# Thankyou but its not needed any more



## MrsCrabsticke

thanks so much for all the well wishes have been to the doctor, it turnes out i have a bad infection in my uterus and very high white cell count in my urine - so lost story short turns out i am not pregnant.


----------



## x-Rainbow-x

congratulations xx


----------



## lauraloo24

Congrats hope you have a happy and healthy pregnancy x


----------



## xJG30

Congrats :wohoo:


----------



## baby05

Congratulations!


----------



## princessjulia

well done huni im so pleased for you i wish you a very happy 9mths


----------



## Wolfie

Congratulations! :)


----------



## MommyMika

Congratulations! I hope everything goes well!


----------



## clairelou88

congratulations :)


----------



## babydust1

congratulations hun, i wish you all the best for the 9 months :) xx


----------



## embojet

Congratulations!


----------



## Scamp

Massive congrats hun :hugs:
I hope you have a h&h 9 months
x


----------



## momandpeanut

congratulations :happydance:


----------



## v2007

Congrats. 

:baby:

V xxx


----------



## randomxx

congrats have a H&H 9 months xx


----------



## wanabe22

congratulations huni...all the best xx


----------



## MrsCrabsticke

thanks everyone, i am a little worries as i went to check my cervix and it is really low and as soon as i touched it started bleeding a little. 

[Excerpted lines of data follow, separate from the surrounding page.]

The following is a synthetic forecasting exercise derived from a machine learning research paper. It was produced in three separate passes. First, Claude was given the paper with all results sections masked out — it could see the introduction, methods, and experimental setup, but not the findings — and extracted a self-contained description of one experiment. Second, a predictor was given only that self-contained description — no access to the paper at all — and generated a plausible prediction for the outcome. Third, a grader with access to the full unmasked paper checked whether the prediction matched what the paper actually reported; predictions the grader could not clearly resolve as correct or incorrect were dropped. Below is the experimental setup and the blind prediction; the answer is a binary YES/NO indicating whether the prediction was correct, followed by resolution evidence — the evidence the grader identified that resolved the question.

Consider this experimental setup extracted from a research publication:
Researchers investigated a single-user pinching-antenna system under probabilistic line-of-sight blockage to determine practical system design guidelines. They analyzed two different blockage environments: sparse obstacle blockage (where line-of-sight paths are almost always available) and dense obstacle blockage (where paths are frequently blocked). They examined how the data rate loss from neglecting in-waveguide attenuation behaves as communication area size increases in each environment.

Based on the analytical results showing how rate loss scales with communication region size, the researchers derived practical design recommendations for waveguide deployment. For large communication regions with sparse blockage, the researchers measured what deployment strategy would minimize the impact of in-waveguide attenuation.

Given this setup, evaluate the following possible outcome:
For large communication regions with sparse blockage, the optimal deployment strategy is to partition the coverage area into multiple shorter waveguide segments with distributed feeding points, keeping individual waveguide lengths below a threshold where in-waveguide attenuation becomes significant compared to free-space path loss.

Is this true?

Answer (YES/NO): YES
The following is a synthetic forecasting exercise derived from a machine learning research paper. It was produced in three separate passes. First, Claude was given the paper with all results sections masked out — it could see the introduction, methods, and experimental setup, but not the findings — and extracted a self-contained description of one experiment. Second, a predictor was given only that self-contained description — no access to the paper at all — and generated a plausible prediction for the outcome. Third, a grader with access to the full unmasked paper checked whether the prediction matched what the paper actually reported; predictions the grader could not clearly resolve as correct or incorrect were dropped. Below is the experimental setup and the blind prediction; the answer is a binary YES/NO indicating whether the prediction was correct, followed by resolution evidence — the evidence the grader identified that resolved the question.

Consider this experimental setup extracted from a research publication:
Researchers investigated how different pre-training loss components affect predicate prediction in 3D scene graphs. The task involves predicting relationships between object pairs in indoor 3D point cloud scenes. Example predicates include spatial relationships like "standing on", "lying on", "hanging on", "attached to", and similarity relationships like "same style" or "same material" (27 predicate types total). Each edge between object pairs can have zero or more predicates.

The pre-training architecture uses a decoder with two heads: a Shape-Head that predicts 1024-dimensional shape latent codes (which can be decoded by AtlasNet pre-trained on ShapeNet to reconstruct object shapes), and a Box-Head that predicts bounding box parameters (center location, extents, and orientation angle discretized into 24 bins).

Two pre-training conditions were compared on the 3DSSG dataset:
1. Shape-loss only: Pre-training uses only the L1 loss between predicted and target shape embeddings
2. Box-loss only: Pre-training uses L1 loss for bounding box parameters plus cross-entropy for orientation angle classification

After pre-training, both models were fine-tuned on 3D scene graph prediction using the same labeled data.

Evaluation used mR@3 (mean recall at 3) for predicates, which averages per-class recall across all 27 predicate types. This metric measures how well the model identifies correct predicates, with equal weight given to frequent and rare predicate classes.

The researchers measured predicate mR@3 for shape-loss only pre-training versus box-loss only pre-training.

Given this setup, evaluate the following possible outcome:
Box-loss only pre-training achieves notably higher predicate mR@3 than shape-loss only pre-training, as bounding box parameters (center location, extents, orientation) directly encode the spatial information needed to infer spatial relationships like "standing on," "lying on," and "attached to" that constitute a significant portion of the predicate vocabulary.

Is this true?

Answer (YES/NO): YES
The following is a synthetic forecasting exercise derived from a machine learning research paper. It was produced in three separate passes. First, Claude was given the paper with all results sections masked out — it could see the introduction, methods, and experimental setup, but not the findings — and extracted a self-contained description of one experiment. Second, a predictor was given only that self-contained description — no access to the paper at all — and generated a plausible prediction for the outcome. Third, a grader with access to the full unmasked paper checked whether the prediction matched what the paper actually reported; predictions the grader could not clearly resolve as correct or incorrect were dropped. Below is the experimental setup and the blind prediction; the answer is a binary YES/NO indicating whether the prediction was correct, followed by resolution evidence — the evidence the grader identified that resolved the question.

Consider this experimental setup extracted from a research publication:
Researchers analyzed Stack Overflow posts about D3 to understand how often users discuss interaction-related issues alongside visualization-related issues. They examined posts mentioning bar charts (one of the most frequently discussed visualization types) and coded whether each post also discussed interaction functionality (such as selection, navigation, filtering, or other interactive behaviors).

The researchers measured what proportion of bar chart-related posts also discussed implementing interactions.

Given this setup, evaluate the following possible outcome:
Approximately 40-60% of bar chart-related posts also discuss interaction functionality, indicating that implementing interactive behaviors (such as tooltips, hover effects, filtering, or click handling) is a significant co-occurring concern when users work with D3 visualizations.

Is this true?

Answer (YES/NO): NO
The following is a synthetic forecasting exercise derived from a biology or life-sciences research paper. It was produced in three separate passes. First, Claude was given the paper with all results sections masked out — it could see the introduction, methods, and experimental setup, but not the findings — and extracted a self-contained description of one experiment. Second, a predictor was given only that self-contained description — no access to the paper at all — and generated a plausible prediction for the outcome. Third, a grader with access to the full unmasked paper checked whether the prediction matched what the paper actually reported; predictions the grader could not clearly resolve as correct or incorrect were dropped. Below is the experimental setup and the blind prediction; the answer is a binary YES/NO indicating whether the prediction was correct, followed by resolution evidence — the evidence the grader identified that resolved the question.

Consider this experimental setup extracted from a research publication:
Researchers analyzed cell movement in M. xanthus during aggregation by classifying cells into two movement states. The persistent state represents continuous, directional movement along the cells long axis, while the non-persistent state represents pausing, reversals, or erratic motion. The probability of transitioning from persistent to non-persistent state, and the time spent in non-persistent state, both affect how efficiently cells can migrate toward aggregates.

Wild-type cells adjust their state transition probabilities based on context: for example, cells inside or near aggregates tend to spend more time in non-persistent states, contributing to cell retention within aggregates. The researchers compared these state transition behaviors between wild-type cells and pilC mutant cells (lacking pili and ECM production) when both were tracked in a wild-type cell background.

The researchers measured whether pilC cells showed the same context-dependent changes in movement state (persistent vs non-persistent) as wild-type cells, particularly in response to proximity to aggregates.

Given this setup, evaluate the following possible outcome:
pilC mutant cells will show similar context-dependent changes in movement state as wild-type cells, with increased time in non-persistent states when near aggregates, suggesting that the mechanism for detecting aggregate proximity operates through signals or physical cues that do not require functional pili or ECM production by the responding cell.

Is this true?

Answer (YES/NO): NO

so please keep your fingers crossed that this one sticks.


----------



## Lollylou

Congratulations & Best of luck


Lolly x


----------



## lucy_x

congratulations on your :bfp: heres to a happy and healthy 9 months


----------



## AC81

Congratulations! X


----------



## xMissxZoiex

Congratulations hun!, Nice to see you back. I have everything crossed you have a h&h 9 months! x


----------



## Shey

Congrats! hope you have a H&H 9 months


----------



## Libra Mariah

Congratulations! I hope everthing goes well and you have a happy and healthy 9 months!


----------



## DolceBella

FX for a sticky bean!! Congratulations!! :)


----------



## Tor

Congratulations, h n h 9 months to you x


----------



## natasja32

Im sorry lovely. Hugs.:hugs:


----------



## princessjulia

oh crabstick r u ok did i read right your pregnant or you are with water infection to boot


----------



## embryo

:hugs:


----------



## DolceBella

Aww.. I'm so sorry to read this hun.. :hugs:


----------



## MrsCrabsticke

I got a positive preg test then when i went to the doctor she said i had an infection and im not pregnant. 

Got my results back today and i have a pelvic and UTI which are very painfull, so i think the test is just wrong.


----------



## natasja32

MrsCrabsticke said:


> I got a positive preg test then when i went to the doctor she said i had an infection and im not pregnant.
> 
> Got my results back today and i have a pelvic and UTI which are very painfull, so i think the test is just wrong.

Have you tested again since then to make sure the test is def wrong lovely?:shrug:


----------



## princessjulia

oh sweetheart we are all here for you i bet its left you confused i wish you all best just remember we are all here for you no matter what outcome i hope your feeling beta real soon bless ya x


----------



## Scamp

So sorry hun :hugs:
x


----------



## MrsCrabsticke

natasja32 said:


> MrsCrabsticke said:
> 
> 
> I got a positive preg test then when i went to the doctor she said i had an infection and im not pregnant.
> 
> Got my results back today and i have a pelvic and UTI which are very painfull, so i think the test is just wrong.
> 
> Have you tested again since then to make sure the test is def wrong lovely?:shrug:Click to expand...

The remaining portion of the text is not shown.